There was no difference observed between the staining resistance of the coatings prepared based on the polyurethane acrylate dispersions prepared in Examples 1-3. All of them received Grade A rating for all the chemicals, see Table 3.

Example 6

Scratch Resistance Tests
The coated substrates obtained in Example 4 are subjected to 50 cycles double rubes with a chemical as listed in Table 4.

	TABLE 4

	Chemical	Rating

	Simulated sweat - acidic (pH 5.0)	Grade 5
	Simulated sweat - basic (pH 8.8)	Grade 5
	Motor oil	Grade 5
	Lemon juice	Grade 5
	Windex (ammonia)	Grade 5
	Ethanol	Grade 5
	100% virgin olive oil	Grade 5

The treated panel were visually examined after the test and give a grade 1-5: grade 5—no visible surface change, grade 4—minor change in surface gloss, grade 3—moderate deterioration/discoloration/staining of surface, grade 2—severe softening/staining/catering or deterioration of surface, grade 1—total dissolution of painted surface and expose substrate.
There was no difference observed between the scratch resistance of the coatings prepared based on the polyurethane acrylate dispersions prepared in Examples 1-3. All of them received Grade 5 rating for all the chemicals, see Table 4.

Example 7

Comparative Example

In this example, a coating composition is prepared containing a commercial waterborne UV curable resin mixed with a polyurethane additive for easy clean properties. This is then compared to the coating composition according to the invention, which is prepared in a “one-pot synthesis”.
Preparation of a Polyurethane Additive
Isophorone diisocyanate (15.42 g), n-butyl acetate (17.6 g), dibutyl tin dilaurate (0.1 g) and butylated hydroxytoluene (0.1 g) were placed into a four-neck round bottom flask that is equipped with an agitator and a condenser. Fluorolink E10H (58.97 g) was dropped into the mixture at 60° C. for one hour. The reaction mixture was heated at 60° C. for half an hour. Then Kayarad DPHA (20.47 g) was dropped into the mixture within half hour at 80° C. and the mixture was cooked at 80° C. for half an hour. Then dimethylol butanoic acid (DMBA) (5.14 g) was added into the mixture at 80° C., cooked at 80° C. for one hour. Then the temperature increased to 90° C. and the reaction proceeded until no NCO groups were detected. The reaction mixture was cooled down to 60° C. and DMEA (3.41 g) was added to the mixture and stirred for another half hour at 60° C.

* * * * * * *

> LIST OF TASKS:
(a) In the coatings text, how many cycles of double rubs were the coated substrates given in the scratch resistance tests?
(b) Write out the coatings text again. Begin at the words that have "There was no difference observed between the staining" and stop after "in Table 4.", switching "staining resistance" to "stain resistance".
(c) Resume the text on polyurethane acrylate coatings from where it stops.

* * * * * * *

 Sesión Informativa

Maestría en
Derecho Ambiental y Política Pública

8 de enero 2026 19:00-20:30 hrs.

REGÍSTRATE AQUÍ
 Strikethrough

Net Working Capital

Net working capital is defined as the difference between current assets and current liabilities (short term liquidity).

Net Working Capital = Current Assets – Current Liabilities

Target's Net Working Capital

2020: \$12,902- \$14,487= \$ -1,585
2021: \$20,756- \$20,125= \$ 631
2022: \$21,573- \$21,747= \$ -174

* * * * * * *

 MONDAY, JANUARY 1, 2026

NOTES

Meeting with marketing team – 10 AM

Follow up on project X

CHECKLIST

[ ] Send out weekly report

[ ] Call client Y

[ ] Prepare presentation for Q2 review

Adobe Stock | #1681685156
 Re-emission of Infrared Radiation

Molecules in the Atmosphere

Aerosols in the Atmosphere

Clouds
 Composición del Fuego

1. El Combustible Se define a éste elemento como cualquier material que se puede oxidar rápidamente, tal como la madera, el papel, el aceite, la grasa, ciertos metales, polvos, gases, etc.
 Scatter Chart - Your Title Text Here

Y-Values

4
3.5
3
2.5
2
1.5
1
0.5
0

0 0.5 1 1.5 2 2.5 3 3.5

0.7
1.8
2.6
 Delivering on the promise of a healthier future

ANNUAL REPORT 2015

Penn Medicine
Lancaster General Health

* * * * * * *

> ANSWERS IN ORDER:
(a) 50 cycles.

(b)
There was no difference observed between the stain resistance of the coatings prepared based on the polyurethane acrylate dispersions prepared in Examples 1-3. All of them received Grade A rating for all the chemicals, see Table 3.

Example 6

Scratch Resistance Tests
The coated substrates obtained in Example 4 are subjected to 50 cycles double rubes with a chemical as listed in Table 4.

(c)
The resulting polyurethane has Mn 1106, Mw 4948, PD 4.5. The acid value of the polyurethane is 19.5 mg KOH/g before neutralization, the OH value 0 mg KOH/g.
Preparation of Comparative Coating Composition
Comparative coating composition is prepared with the ingredients listed in Table 5.

	TABLE 5

	Amounts, g

	Olester RA7011 (solid content: 45%)	60
	Dispersion of polyurethane additive	0.24
	(solid content: 50 wt. %)
	Photoinitiators	2
	(solid content: 60 wt. %)
	Wetting agent	0.3

Oleaster RA7011 is a commercially available waterborne UV curable resin from Mitsui Chemicals. The coating composition contains 0.4 wt. % of the polyurethane additive prepared in the previous step and added as a 50 wt. % dispersion in water.
The coating composition was applied onto PC/ABS substrates and cured by exposure to ultraviolet light.
Permanent marker with a black ink was used to draw a line on the coated substrate.
FIG. 1 (a) shows the substrate coated with the comparative coating prepared in Example 7. FIG. 1 (b) shows the substrate coated with the coating according to the invention, containing any of the polyurethane acrylate dispersions prepared in Examples 1-3.
It can be seen that the black ink does not shrink on FIG. 1 (a) when a fluoro-containing additive is used in a mixture with a WB UV resin. In contrast, the black ink shrank to beads on the surface of the coating according to the invention. Therefore, the “one-pot synthesis” according to the invention results in a coating with an even better anti-stain performance than a coating containing a mixture of a resin and an easy-clean additive.

Claims

1. An aqueous dispersion containing a mixture of linear fluorinated and non-fluorinated polyurethane acrylates, wherein the dispersion is obtainable by a method comprising the steps of:

a) reacting polyisocyanate A′, multi-unsaturated, OH-functional compound B′, and acid-functional polyol C′ under urethane formation reaction conditions in the presence of intermediate X, wherein intermediate X is an OH-functional (per)fluoropolyether (PFPE) derivative present in an amount of 0.1-10 wt. % solid weight to the total weight of the reaction mixture, wherein no compounds with a functionality of 3 or higher are used, and

b) adding neutralizer D to the reaction product of step a) and dispersing it in water, wherein intermediate X is selected from the list consisting of:

i. a reaction product X2 of a PFPE diol with polyisocyanate A and acid-functional polyol C under urethane formation conditions, and

ii. a reaction product X3 of a PFPE diol with polyisocyanate A, multi-unsaturated OH-functional compound B and acid-functional polyol C under urethane formation conditions,

wherein polyisocyanates A and A′ have a functionality of 2, and

wherein the multi-unsaturated compound B or B′ is a mono-OH-functional (meth)acrylate monomer.

2. (canceled)

3. The dispersion according to claim 1, wherein acid-functional polyol C or C′ is 2,2-dimethylolpropionic acid (DMPA) or 2,2-dimethylolbutanoic acid (DMBA).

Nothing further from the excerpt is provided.